Sometimes I do, yes.
At least you knew where you were with Dice.com. They didn't make a lot of promises they didn't keep. Better the devil you know, and all that..
Difficulty in finding quality talent? Bullshit. (Score:5, Insightful)
When your job ad demands 7-10 years of experience in a thing that isn't even 10 years old [i.redd.it] then yeah, you might have some difficulty "finding quality talent" because you're being ridiculous.
Job ad bullet points are used as filters and do a great job (ha!) of filtering out all of the ideal candidates in favor of the ones that will gladly lie about their skill sets yet can't write anything more trivial than strcpy() on a whiteboard. Maybe you stop looking for "workers with cloud experience" and start looking for "workers that have great system administration skills who we'll train to use the specific 'cloud' thingy we're using this month." After all, what these job posts that demand a "hit the ground running" candidate fail to realize is that they have to train the new employee in the operations and peculiarities unique to their business anyway.
Pay a decent wage and write realistic job applications and give everyone who applies in earnest a fair shake and you might not have so much "difficulty finding quality talent."
Re:Difficulty in finding quality talent?
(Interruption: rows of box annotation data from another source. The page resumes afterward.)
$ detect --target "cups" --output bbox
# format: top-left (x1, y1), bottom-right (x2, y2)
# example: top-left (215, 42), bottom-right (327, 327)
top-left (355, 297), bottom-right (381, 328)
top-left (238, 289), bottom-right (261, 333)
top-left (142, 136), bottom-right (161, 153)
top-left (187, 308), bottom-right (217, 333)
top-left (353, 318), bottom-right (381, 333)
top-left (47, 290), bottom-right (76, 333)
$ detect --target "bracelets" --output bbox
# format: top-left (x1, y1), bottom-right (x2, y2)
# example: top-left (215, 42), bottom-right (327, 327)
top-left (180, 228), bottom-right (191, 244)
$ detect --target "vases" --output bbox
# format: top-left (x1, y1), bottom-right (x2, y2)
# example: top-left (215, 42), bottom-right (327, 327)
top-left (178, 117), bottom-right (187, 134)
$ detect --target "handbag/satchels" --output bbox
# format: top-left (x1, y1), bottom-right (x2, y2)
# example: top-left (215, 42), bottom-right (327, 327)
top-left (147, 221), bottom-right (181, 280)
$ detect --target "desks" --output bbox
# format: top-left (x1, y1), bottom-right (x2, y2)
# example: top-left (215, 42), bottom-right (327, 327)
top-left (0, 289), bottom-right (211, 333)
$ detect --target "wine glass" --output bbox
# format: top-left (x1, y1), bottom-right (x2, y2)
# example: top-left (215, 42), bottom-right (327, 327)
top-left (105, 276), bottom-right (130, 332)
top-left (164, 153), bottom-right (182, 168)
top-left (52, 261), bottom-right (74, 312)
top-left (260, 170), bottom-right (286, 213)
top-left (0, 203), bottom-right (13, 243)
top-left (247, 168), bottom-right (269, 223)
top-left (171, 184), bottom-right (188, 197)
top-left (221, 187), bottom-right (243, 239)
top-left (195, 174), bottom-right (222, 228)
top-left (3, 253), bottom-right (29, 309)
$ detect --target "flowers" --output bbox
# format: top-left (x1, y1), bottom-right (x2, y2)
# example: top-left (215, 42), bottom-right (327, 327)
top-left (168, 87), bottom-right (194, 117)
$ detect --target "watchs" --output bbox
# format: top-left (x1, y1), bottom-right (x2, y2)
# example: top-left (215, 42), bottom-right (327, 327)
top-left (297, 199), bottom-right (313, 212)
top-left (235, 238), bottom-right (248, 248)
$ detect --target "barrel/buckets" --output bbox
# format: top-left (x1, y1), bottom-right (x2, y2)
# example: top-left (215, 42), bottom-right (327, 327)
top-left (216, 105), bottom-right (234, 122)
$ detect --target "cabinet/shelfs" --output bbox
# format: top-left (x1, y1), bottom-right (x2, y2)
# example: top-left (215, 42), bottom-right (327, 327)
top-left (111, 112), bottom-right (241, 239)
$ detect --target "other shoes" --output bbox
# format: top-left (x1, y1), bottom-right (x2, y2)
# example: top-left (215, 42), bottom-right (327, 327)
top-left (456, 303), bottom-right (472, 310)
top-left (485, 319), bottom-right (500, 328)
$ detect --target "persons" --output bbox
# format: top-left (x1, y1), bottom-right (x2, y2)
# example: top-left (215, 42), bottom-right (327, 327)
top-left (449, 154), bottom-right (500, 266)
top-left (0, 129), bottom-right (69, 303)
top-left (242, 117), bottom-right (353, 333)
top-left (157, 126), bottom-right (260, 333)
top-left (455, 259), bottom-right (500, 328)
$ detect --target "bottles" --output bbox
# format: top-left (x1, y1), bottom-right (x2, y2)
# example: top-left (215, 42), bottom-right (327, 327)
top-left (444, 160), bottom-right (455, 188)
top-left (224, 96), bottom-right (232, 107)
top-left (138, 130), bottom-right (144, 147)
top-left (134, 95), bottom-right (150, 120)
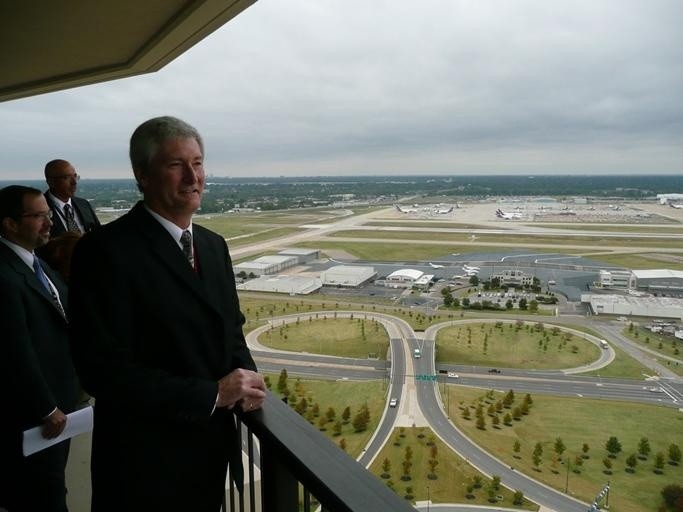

Bullshit. (Score:5, Insightful)
Job ad bullet points are used as filters and do a great job (ha!) of filtering out all of the ideal candidates in favor of the ones that will gladly lie about their skill sets yet can't write anything more trivial than strcpy() on a whiteboard. Maybe you stop looking for "workers with cloud experience" and start looking for "workers that have great system administration skills who we'll train to use the specific 'cloud' thingy we're using this month." After all, what these job posts that demand a "hit the ground running" candidate fail to realize is that they have to train the new employee in the operations and peculiarities unique to their business anyway.
This, sooooo much this!
HR is the real problem here and they need to be fired.
Re:Difficulty in finding quality talent? Bullshit. (Score:4, Insightful)
Let's have HR get right on that.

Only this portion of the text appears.